There is an easy fix with prec/assoc, however: simply declare "else" to be right-associative, and (explicitly) give both "if" rules the precedence of the "else" token:

  terminals {
    precedence {
      right 100 "else";     // precedence number irrelevant
    }
  }
  ...
  nonterm Stmt {
    -> "if" "(" Expr ")" Stmt                   precedence("else");
    -> "if" "(" Expr ")" Stmt "else" Stmt       precedence("else");
    ...
  }
At the crucial moment, the lookahead is "else" and the stack is
  Stmt(a=b;)                          <-- top
  ")"
  Expr(Q)
  "("
  "if"
  ")"
  Expr(P)
  "("
  "if"                                <-- bottom
The conflict is between shifting "else" and reducing via "Stmt -> if ( Expr ) Stmt". Since the precedence of both the token and the rule is the same, the associativity direction of the token is consulted. That direction is "right", which means to reduce late, i.e. shift. After shifting "else", then the rest of the input, and reducing "c=d;", we have
  Stmt(c=d;)                          <-- top
  "else"
  Stmt(a=b;)
  ")"
  Expr(Q)
  "("
  "if"
  ")"
  Expr(P)
  "("
  "if"                                <-- bottom
Finally, the algorithm reduces via "Stmt -> if ( Expr ) Stmt else Stmt", yielding
  If(Q, Stmt(a=b;), Stmt(c=d;))       <-- top
  ")"
  Expr(P)
  "("
  "if"                                <-- bottom
and one more reduce yields
  If(P,   If(Q, Stmt(a=b;), Stmt(c=d;))  )
which corresponds to binding the "else" to the innermost "if".

7.6 Further directions

As illustrated in the "dangling else" example, prec/assoc specifications need not involve "operators" with a classic "precedence order". Arguably, such cases constitute a hack, wherein the grammar designer takes advantage of knowledge of the parsing algorithm in use. It would perhaps be better if there were some kind of parsing-algorithm-neutral specification technique that could subsume LR prec/assoc, but be translated into LR prec/assoc if that is the algorithm in use. But I do not know of such a technique. (At one point I played with using attribute grammars and planned some static analysis to figure out when an attribute grammar's inherited attributes could be replaced with an equivalent prec/assoc spec, but it turned out to be hard so I abandoned the attempt.)

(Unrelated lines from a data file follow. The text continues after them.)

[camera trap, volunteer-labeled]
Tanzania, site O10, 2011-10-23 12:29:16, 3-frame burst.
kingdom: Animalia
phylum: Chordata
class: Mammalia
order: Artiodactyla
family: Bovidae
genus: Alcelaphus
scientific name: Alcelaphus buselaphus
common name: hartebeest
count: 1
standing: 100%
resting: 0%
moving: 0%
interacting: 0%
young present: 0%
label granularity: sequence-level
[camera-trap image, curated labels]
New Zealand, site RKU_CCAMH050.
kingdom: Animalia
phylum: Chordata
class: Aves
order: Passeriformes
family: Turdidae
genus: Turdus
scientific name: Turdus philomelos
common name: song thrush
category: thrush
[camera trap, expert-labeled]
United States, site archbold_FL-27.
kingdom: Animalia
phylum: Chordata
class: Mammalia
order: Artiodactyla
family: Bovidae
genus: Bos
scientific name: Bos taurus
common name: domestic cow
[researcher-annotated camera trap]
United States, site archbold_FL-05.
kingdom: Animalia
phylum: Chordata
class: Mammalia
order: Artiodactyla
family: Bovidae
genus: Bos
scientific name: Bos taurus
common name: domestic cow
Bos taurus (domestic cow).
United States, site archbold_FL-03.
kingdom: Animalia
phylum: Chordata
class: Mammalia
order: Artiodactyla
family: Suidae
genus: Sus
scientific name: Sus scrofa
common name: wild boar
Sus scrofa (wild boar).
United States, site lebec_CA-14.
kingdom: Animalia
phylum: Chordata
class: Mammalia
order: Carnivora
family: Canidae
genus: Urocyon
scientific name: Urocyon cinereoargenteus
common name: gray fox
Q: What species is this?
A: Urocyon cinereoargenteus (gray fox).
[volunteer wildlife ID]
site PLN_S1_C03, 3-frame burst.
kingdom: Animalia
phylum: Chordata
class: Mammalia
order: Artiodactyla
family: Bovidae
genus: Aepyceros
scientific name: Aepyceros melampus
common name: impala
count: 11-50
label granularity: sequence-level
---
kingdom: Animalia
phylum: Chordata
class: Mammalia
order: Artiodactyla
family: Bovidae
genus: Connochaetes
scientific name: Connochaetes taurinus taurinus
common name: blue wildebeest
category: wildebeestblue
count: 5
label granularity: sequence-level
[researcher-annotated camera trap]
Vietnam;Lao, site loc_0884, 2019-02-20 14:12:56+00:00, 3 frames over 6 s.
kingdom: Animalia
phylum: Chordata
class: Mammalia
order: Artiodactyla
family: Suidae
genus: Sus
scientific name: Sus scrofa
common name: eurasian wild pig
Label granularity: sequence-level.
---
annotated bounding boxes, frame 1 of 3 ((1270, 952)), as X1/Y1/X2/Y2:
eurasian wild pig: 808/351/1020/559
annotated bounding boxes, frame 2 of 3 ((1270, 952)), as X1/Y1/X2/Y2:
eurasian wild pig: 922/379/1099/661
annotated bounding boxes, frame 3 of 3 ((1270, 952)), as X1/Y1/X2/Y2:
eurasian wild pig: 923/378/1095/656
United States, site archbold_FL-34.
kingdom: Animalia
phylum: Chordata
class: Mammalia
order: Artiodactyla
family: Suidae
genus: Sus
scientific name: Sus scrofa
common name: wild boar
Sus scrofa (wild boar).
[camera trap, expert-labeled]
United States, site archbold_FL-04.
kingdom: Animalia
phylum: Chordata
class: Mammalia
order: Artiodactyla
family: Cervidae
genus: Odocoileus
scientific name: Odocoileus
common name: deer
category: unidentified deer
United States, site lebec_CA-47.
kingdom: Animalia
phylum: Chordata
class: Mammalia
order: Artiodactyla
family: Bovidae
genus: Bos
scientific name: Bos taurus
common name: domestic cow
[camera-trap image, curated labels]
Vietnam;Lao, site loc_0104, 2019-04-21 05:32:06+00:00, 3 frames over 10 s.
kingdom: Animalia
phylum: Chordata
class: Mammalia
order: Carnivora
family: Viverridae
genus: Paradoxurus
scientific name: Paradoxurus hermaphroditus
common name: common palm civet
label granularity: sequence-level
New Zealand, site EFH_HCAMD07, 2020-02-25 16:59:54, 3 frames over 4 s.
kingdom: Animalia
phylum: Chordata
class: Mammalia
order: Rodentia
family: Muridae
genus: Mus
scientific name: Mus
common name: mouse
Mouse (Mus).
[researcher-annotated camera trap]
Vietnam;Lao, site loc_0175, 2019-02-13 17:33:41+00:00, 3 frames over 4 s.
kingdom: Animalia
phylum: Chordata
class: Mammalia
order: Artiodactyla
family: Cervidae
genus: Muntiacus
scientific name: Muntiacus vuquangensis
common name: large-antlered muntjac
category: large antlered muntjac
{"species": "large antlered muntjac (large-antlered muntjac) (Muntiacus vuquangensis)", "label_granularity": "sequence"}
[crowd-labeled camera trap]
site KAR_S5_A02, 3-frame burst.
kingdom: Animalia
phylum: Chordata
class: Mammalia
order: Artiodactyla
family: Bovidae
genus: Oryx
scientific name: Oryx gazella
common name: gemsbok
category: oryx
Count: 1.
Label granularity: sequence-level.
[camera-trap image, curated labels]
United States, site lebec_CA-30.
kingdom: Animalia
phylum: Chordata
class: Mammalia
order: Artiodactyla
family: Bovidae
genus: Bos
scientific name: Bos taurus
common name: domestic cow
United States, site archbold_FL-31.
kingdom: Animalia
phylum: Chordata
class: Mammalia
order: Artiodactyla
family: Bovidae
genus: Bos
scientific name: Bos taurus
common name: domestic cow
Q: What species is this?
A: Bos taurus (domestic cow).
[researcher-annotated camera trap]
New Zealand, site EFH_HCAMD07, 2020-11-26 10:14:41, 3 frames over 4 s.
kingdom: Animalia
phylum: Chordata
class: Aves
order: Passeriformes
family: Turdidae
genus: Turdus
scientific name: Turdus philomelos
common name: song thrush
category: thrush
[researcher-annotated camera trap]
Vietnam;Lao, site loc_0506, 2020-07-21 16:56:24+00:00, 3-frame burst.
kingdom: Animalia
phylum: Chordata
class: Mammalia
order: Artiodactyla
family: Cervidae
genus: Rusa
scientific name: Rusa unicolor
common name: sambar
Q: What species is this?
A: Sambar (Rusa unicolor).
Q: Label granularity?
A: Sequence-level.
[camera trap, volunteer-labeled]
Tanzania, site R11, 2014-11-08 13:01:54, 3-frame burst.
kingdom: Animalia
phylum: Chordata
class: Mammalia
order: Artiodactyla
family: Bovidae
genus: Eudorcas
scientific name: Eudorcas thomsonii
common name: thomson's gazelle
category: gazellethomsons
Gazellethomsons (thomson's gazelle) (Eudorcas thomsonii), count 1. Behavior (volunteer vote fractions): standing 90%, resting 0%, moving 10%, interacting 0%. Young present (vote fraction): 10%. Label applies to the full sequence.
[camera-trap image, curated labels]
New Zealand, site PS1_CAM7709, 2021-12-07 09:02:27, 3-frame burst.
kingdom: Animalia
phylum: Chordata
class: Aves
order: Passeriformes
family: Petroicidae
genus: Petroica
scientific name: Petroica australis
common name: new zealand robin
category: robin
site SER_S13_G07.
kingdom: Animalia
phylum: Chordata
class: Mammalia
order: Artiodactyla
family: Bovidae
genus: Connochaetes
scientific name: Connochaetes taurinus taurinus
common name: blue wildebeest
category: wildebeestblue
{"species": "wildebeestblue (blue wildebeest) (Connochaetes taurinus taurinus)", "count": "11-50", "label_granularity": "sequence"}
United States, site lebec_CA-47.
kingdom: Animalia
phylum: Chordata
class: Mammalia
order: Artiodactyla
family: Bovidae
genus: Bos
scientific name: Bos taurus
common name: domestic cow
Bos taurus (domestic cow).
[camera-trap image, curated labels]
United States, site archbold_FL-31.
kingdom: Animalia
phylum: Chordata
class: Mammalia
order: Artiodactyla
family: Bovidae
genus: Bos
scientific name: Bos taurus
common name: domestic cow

Not every use of prec/assoc is to resolve an actual grammatical ambiguity. It is possible for the grammar to be unambiguous, but still have a conflict, in which case a prec/assoc specification may be a good way to resolve it, if performance is a concern.

I think the best advice is: if you are not very familiar with LR parsing, ignore prec/assoc. Either write an unambiguous grammar, or use Elkhound's merge feature to do disambiguation; in either case, the conflicts only affect performance and so can be ignored. If you are familiar with LR parsing, then use your judgment as to whether a given situation is right for prec/assoc. They can seem appealing since they yield fast parsers, but it can be difficult to determine the actual language accepted by an LR parser with prec/assoc.